If we concur with Donald Norman that as far as interactive objects are concerned, the best design relates to the object requiring the least instructions regarding its use, we will be sensibly using the elegant principle of economy scientists regard so highly. By applying the principle of economy to transparent doors, it tells us that these must be endowed with either affordances or instructions on use on the surface of the skin, revealing either I am, or I exist, and I am as follows:
1. I am: relates to endowing the glass door with visibility;
2. As follows: relates to making visible an actual instruction on how to open the door.

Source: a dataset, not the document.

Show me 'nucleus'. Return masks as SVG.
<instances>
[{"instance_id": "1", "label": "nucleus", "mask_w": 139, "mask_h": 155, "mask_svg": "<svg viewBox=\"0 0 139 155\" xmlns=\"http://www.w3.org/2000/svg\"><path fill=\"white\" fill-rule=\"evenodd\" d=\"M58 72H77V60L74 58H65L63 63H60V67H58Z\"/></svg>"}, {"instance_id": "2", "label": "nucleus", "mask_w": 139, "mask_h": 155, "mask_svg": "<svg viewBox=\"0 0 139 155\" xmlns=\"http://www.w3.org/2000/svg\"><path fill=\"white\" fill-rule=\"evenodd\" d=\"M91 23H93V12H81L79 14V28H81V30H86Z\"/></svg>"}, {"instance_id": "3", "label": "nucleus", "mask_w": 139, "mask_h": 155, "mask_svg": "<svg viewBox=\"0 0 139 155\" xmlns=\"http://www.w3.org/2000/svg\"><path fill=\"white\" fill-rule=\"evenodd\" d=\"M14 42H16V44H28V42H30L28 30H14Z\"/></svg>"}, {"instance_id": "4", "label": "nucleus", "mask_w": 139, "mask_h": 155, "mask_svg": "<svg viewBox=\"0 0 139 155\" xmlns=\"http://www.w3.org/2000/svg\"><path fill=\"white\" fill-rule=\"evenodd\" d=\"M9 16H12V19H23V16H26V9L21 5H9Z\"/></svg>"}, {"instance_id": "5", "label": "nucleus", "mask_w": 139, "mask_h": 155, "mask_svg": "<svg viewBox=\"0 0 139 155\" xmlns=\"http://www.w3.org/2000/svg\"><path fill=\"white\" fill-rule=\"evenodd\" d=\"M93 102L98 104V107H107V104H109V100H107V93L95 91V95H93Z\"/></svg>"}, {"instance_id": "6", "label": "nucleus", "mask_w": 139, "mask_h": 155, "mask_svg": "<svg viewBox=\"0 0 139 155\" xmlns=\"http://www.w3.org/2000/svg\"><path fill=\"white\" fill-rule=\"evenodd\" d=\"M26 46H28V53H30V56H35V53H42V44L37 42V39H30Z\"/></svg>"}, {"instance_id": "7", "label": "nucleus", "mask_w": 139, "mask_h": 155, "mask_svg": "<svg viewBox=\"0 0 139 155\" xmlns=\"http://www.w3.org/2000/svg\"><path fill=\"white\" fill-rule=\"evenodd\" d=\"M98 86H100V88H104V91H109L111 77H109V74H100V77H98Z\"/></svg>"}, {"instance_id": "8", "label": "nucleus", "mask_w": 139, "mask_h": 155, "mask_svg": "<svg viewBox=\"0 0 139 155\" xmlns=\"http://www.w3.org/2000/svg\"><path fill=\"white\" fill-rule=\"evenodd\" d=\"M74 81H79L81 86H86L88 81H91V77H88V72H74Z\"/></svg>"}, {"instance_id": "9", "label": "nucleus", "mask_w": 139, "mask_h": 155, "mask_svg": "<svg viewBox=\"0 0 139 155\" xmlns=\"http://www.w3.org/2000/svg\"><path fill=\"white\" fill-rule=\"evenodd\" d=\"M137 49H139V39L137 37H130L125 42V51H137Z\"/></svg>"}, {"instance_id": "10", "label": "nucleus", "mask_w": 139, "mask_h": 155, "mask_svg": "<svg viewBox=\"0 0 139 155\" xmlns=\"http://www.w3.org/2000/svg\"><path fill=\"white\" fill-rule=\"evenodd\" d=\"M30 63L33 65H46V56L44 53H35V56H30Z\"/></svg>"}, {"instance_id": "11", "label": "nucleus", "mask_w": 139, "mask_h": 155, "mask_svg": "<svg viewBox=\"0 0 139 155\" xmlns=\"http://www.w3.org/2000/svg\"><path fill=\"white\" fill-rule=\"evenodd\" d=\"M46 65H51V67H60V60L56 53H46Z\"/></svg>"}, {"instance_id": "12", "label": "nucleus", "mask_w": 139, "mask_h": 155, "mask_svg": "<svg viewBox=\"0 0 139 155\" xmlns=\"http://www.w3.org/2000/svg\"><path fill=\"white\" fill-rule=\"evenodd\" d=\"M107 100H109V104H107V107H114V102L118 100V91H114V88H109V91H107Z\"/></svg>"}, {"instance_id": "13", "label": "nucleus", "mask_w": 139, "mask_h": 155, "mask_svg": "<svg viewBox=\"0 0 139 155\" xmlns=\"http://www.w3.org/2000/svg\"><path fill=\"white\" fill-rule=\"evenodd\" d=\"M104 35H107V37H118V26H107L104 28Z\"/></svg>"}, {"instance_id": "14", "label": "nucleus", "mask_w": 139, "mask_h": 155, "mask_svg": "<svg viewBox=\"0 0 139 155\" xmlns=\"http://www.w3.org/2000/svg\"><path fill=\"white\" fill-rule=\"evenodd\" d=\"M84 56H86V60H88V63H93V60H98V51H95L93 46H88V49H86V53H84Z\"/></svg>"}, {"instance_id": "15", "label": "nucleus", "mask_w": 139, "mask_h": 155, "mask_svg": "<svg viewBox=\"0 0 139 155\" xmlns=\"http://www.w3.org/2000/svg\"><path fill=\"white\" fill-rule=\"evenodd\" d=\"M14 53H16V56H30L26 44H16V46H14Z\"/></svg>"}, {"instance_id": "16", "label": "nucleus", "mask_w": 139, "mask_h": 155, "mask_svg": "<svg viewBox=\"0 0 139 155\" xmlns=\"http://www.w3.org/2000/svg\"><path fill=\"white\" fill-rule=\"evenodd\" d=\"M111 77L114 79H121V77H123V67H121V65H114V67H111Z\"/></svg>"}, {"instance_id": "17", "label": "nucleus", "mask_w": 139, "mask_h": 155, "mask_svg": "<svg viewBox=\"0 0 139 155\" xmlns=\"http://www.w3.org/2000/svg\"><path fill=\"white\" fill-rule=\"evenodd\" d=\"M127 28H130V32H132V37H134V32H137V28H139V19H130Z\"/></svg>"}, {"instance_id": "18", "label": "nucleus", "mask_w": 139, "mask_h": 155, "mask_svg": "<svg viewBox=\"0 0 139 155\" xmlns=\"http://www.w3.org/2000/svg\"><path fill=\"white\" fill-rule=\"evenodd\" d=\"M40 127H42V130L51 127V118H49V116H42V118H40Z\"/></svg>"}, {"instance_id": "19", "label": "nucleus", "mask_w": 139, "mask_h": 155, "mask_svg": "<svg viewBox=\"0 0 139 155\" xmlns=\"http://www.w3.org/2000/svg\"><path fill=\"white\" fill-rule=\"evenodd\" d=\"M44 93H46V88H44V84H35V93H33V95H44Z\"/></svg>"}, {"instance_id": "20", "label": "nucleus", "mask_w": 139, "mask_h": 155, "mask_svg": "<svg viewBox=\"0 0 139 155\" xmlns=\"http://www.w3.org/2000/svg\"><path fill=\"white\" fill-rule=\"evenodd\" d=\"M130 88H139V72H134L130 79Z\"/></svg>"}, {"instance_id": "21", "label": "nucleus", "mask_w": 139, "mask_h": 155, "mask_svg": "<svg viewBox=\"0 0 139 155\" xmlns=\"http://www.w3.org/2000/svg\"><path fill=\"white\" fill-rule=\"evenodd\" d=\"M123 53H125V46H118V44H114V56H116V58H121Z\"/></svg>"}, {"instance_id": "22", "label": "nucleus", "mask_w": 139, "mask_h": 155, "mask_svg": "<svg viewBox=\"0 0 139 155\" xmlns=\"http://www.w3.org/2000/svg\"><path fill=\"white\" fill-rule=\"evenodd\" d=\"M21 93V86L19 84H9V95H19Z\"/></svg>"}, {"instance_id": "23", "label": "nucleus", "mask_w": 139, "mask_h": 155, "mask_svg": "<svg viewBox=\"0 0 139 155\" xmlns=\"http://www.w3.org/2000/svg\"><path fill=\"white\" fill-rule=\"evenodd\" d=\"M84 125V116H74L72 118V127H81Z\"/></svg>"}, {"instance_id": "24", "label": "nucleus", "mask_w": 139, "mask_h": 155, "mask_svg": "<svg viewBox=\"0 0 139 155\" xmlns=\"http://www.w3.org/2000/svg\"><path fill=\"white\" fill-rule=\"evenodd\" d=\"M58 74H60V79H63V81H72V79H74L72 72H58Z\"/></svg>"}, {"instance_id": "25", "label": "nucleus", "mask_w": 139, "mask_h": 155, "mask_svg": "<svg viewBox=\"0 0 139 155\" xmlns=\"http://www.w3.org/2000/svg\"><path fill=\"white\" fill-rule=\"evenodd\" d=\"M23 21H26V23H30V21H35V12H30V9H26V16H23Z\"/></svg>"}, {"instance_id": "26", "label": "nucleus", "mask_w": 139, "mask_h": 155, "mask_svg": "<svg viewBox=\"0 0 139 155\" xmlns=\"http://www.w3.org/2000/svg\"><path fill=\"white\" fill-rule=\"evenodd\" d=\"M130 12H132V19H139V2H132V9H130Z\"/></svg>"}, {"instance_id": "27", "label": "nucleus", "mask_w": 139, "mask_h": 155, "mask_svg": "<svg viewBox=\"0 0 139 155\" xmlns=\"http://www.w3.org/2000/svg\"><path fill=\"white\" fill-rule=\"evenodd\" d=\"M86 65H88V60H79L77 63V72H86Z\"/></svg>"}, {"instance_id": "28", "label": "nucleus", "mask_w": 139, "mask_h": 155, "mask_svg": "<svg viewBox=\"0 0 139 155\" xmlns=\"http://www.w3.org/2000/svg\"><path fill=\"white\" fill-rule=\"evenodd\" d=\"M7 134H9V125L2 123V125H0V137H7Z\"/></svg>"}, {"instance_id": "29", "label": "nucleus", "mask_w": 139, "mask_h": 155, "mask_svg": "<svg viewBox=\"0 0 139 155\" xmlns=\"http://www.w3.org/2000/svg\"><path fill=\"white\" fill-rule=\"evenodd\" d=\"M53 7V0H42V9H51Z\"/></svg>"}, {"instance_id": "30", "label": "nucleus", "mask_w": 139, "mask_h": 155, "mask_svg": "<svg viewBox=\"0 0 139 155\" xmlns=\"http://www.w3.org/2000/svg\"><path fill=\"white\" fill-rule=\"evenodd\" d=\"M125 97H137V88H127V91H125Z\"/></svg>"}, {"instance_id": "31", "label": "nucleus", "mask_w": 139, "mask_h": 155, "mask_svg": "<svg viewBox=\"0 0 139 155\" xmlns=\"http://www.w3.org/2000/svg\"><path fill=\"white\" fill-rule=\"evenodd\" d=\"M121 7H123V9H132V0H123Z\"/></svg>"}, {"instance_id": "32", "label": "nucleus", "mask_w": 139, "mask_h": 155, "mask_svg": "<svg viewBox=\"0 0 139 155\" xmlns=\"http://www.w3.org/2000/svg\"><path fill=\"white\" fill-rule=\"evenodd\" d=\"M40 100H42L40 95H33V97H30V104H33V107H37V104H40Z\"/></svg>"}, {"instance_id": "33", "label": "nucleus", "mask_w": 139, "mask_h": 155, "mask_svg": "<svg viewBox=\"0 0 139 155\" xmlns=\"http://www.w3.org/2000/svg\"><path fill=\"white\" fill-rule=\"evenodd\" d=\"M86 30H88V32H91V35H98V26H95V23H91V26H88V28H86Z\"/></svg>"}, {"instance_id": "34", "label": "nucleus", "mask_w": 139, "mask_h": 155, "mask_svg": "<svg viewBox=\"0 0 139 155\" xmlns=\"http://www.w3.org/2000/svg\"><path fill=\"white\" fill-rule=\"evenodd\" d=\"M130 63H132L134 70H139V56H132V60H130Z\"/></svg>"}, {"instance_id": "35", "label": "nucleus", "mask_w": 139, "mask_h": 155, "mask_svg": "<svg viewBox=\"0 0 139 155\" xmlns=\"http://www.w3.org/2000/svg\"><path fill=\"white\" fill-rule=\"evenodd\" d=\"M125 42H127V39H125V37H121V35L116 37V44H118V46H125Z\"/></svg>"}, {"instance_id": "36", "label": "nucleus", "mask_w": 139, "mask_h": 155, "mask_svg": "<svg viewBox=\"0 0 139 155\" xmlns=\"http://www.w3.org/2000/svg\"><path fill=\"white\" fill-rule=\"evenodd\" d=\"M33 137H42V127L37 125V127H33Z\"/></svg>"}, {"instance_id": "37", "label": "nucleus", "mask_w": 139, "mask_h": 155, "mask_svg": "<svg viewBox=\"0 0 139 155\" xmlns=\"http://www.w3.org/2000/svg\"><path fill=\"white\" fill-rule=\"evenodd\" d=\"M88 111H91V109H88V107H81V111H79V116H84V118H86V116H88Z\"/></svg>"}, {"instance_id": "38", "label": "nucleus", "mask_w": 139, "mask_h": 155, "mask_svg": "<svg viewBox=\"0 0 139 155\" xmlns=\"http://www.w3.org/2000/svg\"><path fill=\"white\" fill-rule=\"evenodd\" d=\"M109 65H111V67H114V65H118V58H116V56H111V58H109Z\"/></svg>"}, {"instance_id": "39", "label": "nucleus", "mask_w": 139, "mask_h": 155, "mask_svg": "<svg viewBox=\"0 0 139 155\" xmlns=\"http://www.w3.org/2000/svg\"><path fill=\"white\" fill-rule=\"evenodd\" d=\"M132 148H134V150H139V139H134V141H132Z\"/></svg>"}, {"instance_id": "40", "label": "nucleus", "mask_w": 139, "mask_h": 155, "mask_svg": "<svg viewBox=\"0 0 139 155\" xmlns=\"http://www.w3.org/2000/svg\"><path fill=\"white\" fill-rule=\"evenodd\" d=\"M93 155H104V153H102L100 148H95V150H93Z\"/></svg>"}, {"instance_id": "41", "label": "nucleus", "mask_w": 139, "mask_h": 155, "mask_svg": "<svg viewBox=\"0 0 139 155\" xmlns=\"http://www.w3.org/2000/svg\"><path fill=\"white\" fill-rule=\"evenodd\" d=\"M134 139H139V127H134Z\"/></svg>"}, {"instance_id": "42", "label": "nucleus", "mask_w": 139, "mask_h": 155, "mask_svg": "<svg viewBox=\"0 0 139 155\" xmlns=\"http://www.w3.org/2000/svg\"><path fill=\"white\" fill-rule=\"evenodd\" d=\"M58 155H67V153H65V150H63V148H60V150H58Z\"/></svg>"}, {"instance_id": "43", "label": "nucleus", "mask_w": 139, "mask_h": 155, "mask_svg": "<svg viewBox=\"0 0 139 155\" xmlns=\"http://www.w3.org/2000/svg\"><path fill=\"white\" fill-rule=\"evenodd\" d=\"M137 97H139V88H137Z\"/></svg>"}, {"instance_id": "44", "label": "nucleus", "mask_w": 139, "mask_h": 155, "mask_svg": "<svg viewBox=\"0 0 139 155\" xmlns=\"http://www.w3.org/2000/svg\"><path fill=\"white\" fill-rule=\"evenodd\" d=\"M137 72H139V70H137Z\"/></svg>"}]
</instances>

In this manner, just as things in nature tell us what they mean to us in action terms, certain products reveal their affordances on the surface of the skin. In addition, to reveal affordances is to reveal the “as follows” of objects in their doing. It is worthy of note that to say “it is done as follows”, as if we were showing how to prune a tree, how to bake a cake and how to dance a tango, always assumes communication is in syntony between at least two interveners. By engaging in a dialogue with us the object tells us, namely, my affordances must be used “as follows”. We may, therefore, deem that there are linguistics forms able to connect with the language of objects, that is, the functional dimension of their design with perception, such as deictics, where there is information regarding the place of enunciation. In other words, the observer’s position determines the position of the objects as a correlative, namely here, this, that, close to, etc. Relative information regarding temporality is also included, namely, now, yesterday, and just now. These forms therefore relate to time, manner and space actancials of doing, whose examples are, namely, mine, here, now, and as follows. In this manner, and by means of the deictics I just itemised, design also has a strategy to flaunt the words of something that belongs to the non-verbal register of the gesture, namely, as follows is the narrative of a gesture. It is evident, that these are not just any gestures, but they bond the words to the performative dimension of acting, when spatial-temporal coordinates of doing incorporated in saying exist.
In a world where we are forced to daily dialogue with an almost infinite number of objects, some automatisms regarding use are required. To prevent generation of excessive daily frustrations, objects that have no obvious use, forcing us to memorize, such as the interactive objects, must make their modus faciendi as evident as possible. One of the most productive ways to achieve this is to resort as much possible to the natural topographies as instructions incorporated in actual design. The great efficacy of natural topographies result from discarding the tiresomeness of memorising since it is based on analogy and we know from our own experience, how analogy is intuitive, automatic, allowing speedy reading and easy identification and as a consequence an acting in conformity, and without tiring, allowing performances which give merit to the capacities of the product.
As we have seen, the object only entirely achieves its function if conditions for a topical relation between the body and object are created.
Nevertheless, in order to achieve this purpose one must learn to see and to question, not only the object’s function regarding its “what use does it have?” but also the “as follows” regarding objects. If we do not learn their “as follows” we will never understand anything, we will never be able to recognize a successful design, we will have no criteria on use and purchase, nor will we be able to create objects that are within the parameters regarding which we are syntonized with our surroundings.
If the modus faciendi has been integrated in the Design, then we cannot forget that we are beginning to approach the object as a detonator of instincts, inducing different relationships of proximity and distance according to the type of pregnancy that it holds in our lives, and according to the conviction of desire it is capable of instilling.
Only in this manner is both the narration of the modus faciendi, illustrated as the “as follows”, and the dimension of desire transposed to the spatial-temporal relationship of the object with the subject included in design, namely, the object that is the object of my desire will attempt to be mine, here, now, so that I can enjoy as follows.